====== RECORDS TO PROCESS ======

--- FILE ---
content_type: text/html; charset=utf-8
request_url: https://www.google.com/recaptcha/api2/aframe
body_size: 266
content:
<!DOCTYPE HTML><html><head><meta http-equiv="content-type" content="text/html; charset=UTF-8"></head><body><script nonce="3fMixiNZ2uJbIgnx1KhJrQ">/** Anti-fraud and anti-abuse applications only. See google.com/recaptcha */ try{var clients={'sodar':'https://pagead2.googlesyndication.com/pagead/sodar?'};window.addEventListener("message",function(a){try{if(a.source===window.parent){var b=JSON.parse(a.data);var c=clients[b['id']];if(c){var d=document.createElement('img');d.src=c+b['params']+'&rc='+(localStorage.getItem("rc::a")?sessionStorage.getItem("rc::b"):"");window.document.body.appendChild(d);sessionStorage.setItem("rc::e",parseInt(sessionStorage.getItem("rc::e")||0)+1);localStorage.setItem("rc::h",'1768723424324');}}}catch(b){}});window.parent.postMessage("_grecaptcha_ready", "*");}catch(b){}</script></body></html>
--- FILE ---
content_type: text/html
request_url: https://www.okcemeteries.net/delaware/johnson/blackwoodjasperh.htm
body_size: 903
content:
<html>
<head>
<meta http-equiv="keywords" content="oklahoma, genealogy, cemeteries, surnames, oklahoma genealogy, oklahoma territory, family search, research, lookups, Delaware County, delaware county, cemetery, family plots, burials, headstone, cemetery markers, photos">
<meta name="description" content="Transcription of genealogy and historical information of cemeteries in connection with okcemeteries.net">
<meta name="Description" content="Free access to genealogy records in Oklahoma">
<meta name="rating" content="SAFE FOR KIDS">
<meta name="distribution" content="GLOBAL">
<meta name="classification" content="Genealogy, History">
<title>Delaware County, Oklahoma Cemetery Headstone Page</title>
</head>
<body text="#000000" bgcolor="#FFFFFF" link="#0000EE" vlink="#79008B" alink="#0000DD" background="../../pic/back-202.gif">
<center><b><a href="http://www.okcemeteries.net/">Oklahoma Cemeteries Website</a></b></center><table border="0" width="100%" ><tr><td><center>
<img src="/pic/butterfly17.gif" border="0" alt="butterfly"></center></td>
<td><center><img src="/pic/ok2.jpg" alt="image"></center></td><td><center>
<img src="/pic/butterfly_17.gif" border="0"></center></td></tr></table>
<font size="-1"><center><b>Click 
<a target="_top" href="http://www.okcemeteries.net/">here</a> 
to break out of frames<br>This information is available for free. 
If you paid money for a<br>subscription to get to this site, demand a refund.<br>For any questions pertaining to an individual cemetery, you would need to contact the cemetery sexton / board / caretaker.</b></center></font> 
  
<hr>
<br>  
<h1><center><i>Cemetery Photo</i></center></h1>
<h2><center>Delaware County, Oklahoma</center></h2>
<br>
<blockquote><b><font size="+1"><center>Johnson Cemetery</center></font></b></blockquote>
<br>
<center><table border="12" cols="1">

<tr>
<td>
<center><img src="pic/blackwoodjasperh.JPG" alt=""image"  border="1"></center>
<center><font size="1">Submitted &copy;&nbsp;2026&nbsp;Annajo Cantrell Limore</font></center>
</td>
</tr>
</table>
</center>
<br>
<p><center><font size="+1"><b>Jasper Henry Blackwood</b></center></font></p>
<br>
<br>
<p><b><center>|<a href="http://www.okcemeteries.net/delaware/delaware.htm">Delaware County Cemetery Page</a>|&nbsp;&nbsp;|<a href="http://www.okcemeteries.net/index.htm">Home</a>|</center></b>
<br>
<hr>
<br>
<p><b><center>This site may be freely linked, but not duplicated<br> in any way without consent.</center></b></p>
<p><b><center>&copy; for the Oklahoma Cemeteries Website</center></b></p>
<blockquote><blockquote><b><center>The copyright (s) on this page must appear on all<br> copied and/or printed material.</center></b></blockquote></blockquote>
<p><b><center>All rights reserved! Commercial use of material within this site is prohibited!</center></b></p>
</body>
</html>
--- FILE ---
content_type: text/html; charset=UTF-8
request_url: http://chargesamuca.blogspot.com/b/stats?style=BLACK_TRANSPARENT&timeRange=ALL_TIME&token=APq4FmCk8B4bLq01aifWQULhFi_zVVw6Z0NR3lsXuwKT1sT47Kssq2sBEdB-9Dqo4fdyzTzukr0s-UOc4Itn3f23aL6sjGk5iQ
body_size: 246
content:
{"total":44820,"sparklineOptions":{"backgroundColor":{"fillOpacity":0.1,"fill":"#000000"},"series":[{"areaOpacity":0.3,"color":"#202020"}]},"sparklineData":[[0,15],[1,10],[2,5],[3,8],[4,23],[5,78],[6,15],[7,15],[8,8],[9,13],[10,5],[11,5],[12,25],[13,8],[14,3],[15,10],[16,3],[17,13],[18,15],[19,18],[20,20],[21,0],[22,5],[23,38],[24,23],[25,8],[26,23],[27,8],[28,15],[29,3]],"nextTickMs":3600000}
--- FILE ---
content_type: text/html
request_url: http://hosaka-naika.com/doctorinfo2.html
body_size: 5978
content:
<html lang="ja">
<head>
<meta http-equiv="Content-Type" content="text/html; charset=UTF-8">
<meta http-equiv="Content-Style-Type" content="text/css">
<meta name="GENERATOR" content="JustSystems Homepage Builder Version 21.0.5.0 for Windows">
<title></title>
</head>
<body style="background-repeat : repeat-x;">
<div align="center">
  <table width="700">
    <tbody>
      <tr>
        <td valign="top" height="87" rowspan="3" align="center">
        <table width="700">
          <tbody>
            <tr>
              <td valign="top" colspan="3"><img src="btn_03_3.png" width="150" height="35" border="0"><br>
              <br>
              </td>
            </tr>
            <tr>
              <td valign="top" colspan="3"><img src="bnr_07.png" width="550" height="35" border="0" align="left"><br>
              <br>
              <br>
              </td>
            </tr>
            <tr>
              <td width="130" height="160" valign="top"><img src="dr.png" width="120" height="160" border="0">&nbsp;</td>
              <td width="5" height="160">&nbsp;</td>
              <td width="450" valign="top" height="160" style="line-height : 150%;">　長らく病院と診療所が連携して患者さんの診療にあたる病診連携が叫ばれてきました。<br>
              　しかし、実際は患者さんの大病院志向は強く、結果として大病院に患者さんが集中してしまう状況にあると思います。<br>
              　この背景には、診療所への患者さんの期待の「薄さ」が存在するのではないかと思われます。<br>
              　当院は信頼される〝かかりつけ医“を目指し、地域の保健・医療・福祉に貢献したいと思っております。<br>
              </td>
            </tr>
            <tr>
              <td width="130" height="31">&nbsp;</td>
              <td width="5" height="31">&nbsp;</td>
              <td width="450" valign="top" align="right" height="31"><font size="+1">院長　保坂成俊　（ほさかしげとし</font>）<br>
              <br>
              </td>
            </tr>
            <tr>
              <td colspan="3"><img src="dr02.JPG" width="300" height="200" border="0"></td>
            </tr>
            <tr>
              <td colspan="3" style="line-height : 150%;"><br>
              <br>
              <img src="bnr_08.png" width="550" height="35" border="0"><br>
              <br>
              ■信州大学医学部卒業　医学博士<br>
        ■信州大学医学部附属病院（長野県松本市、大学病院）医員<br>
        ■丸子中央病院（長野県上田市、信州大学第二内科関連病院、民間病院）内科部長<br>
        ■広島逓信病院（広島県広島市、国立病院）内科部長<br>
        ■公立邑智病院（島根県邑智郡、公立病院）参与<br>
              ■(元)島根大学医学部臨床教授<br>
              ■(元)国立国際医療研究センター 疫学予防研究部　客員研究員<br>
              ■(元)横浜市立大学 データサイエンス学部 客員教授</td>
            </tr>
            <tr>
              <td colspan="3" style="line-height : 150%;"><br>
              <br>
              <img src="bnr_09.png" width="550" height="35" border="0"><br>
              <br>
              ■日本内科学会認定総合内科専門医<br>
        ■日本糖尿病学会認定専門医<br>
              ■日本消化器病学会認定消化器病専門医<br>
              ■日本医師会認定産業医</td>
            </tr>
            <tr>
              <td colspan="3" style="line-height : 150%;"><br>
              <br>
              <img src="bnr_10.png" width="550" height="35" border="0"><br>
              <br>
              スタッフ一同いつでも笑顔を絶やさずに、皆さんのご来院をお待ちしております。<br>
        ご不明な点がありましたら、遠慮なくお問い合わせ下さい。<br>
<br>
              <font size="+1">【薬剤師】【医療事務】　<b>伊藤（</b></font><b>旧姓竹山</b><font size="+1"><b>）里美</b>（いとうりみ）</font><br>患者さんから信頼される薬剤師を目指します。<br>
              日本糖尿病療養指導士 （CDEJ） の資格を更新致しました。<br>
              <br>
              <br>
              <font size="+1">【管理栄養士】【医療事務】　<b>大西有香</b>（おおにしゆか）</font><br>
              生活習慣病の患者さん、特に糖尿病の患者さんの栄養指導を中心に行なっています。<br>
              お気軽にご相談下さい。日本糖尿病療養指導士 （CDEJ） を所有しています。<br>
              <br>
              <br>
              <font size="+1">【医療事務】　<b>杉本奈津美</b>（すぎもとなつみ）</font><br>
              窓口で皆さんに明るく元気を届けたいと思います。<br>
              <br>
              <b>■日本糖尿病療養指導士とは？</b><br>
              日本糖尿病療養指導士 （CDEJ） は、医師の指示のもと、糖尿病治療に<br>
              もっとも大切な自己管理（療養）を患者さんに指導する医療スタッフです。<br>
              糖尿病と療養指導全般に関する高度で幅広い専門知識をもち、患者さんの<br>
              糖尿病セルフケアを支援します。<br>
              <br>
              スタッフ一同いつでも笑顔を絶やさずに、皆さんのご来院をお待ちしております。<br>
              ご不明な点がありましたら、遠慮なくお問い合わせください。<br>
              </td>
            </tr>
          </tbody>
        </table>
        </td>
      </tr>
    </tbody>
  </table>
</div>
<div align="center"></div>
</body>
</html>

======

Please give the number of lines in the data where "title" appears, without any other words.

**RESPONSE FOR THIS EXERCISE:**
2